Une vie comme les autres de Hanya Yanagihara

Une vie comme les autres de Hanya Yanagihara
(A little life)

Catégorie(s) : Littérature => Anglophone

Critiqué par Blue Cat, le 20 décembre 2018 (Inscrite le 4 septembre 2018, 55 ans)
La note : 7 étoiles
Visites : 750 

On achève bien les chevaux...

JUDE, le personnage principal, a trois amis, le quatuor est inséparable depuis la fac. On comprend rapidement que Jude a eu une enfance très douloureuse sur laquelle il refuse de dire quoi que ce soit, même à ses trois amis intimes.
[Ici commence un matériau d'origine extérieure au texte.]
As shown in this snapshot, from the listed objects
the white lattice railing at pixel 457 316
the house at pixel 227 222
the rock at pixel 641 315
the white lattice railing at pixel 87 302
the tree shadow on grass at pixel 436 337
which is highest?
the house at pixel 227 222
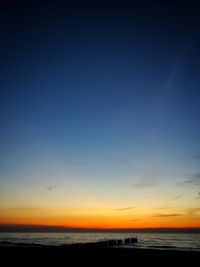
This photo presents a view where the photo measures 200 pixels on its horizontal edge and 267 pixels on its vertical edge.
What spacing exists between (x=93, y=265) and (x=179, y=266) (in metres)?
5.86

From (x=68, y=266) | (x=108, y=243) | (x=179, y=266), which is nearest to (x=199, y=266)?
(x=179, y=266)

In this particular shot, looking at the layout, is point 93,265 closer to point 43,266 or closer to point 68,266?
point 68,266

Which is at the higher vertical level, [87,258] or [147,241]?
[147,241]

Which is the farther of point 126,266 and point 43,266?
point 126,266

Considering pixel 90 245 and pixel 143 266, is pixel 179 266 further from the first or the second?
pixel 90 245

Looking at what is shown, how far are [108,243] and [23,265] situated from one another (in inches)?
1375

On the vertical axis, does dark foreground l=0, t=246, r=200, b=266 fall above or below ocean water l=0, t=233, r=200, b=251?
below

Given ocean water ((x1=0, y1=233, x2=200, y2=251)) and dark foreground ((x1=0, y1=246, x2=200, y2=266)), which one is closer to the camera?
dark foreground ((x1=0, y1=246, x2=200, y2=266))

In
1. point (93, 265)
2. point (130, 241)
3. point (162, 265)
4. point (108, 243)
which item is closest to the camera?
point (93, 265)

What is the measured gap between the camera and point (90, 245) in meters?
39.9

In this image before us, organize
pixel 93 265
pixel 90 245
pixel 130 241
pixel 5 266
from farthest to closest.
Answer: pixel 130 241
pixel 90 245
pixel 93 265
pixel 5 266

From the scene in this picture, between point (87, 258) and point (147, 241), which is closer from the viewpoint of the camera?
point (87, 258)

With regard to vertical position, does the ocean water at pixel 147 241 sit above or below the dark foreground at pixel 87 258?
above

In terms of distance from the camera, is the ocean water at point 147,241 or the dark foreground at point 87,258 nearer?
the dark foreground at point 87,258
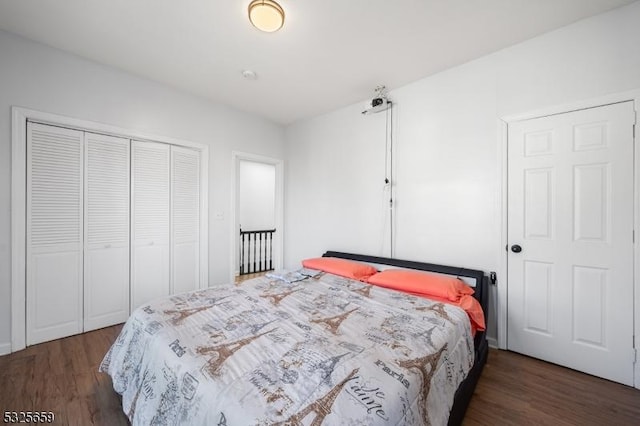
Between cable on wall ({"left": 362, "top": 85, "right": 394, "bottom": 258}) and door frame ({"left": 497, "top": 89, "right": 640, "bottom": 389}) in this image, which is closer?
door frame ({"left": 497, "top": 89, "right": 640, "bottom": 389})

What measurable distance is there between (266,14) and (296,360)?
87.2 inches

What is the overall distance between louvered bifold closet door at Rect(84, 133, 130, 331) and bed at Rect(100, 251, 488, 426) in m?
1.29

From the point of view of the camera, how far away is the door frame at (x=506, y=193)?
1840mm

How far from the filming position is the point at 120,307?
288 cm

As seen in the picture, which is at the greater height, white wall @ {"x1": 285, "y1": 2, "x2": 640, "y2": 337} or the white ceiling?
the white ceiling

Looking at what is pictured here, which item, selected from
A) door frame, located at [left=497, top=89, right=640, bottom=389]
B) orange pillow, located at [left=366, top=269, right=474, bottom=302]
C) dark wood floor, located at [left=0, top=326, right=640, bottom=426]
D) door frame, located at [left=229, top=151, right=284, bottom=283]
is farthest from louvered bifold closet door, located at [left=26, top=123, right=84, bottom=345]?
door frame, located at [left=497, top=89, right=640, bottom=389]

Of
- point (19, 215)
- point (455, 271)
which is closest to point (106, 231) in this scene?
point (19, 215)

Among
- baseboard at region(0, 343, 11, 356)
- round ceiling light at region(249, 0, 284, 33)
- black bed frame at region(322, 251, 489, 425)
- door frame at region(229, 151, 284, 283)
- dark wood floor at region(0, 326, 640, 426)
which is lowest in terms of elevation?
dark wood floor at region(0, 326, 640, 426)

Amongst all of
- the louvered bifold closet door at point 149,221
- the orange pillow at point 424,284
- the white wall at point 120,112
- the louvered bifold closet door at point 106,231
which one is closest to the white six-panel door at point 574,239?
the orange pillow at point 424,284

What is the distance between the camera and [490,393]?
181 cm

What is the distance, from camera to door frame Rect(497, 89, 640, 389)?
184 centimetres

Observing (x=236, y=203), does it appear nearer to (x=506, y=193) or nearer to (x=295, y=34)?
(x=295, y=34)

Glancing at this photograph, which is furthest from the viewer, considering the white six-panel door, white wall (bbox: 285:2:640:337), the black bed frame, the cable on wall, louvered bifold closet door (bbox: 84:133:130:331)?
the cable on wall

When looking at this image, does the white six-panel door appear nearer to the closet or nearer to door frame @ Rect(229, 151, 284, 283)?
door frame @ Rect(229, 151, 284, 283)
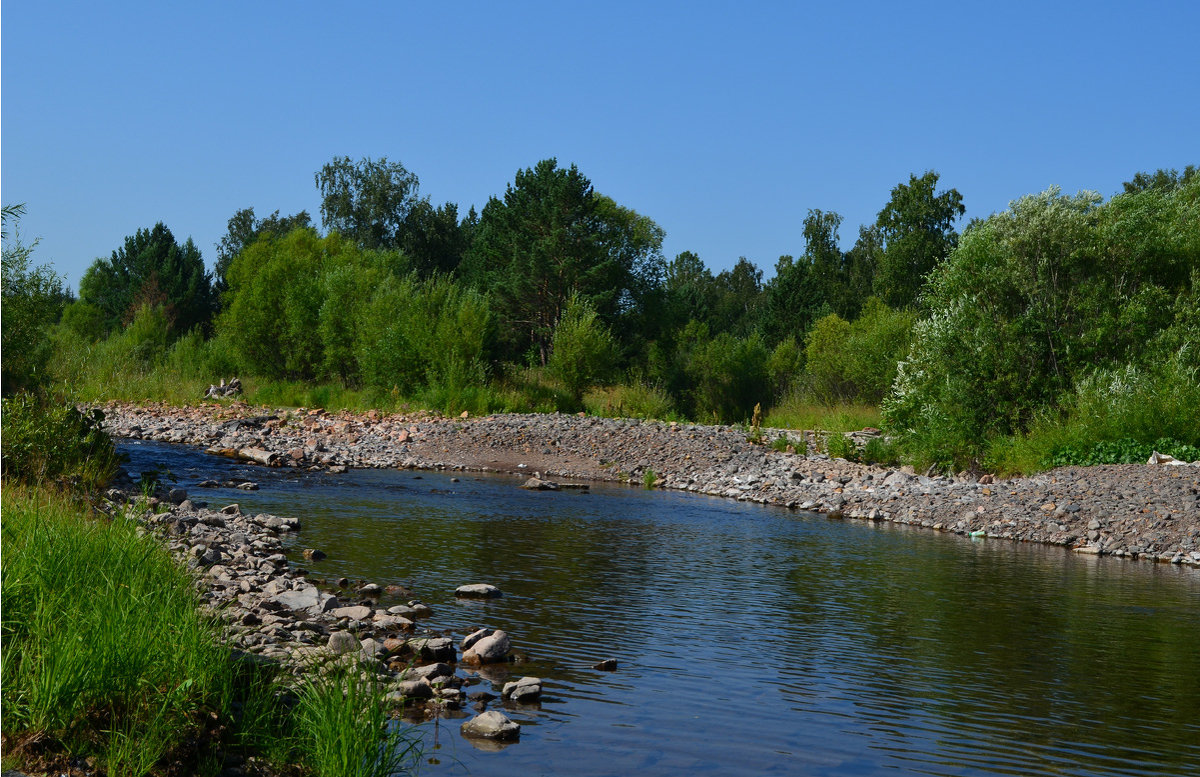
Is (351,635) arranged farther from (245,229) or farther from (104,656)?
(245,229)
En fait, l'auteure dilue sur plus de 800 pages les révélations sur l'enfance et l'adolescence épouvantables de Jude. Ce garçon, abandonné très jeune, subit les sévices sexuels d'une suite de pédophiles, pour certains sadiques, pour l'un d'eux maquereau empochant l'argent des passes, pour un dernier (psychiatre), lui passant sur le corps en voiture après l'avoir séquestré et abusé longuement. Après ce dernier outrage, il semble qu'une assistance sociale le prend en charge.

Ensuite, et sans que la transition soit bien explicitée, Jude fait de brillantes études (il est supérieurement intelligent), et ne rencontre plus que des amis d'une dévotion absolue, ainsi qu'un couple formidablement généreux qui l'adopte officiellement. Il a d'excellents rapports avec ses collègues, et tout le monde l'admire et l'aime.

Là déjà, je tique. On passe d'un monde tout noir où le gamin ne croise QUE d'infâmes sadiques, à un monde tout blanc où tous lui vouent affection et admiration, sans recul aucun et sans s'agacer qu'il ne raconte rien de sa vie. Ce contraste absolu n'est pas crédible. Le réel est plus complexe que cela.

Mais Jude est profondément traumatisé par son enfance et son corps porte les séquelles ineffaçable des mauvais traitements qu'il a subis et qu'il continue de s'infliger à lui-même, à travers de longues séances de scarifications et une anorexie intermittente. Son refus de voir un thérapeute l'enferme dans un silence sur son vécu, silence qui envahit tout son psychisme jusqu'à frôler la psychose. Mais ses amis et parents adoptifs se relaient avec une dévotion proche du sacrifice de soi, afin de le 'garder en vie'. Aucun ne semble être pris par sa vie personnelle et professionnelle, Jude est la priorité absolue pour tous.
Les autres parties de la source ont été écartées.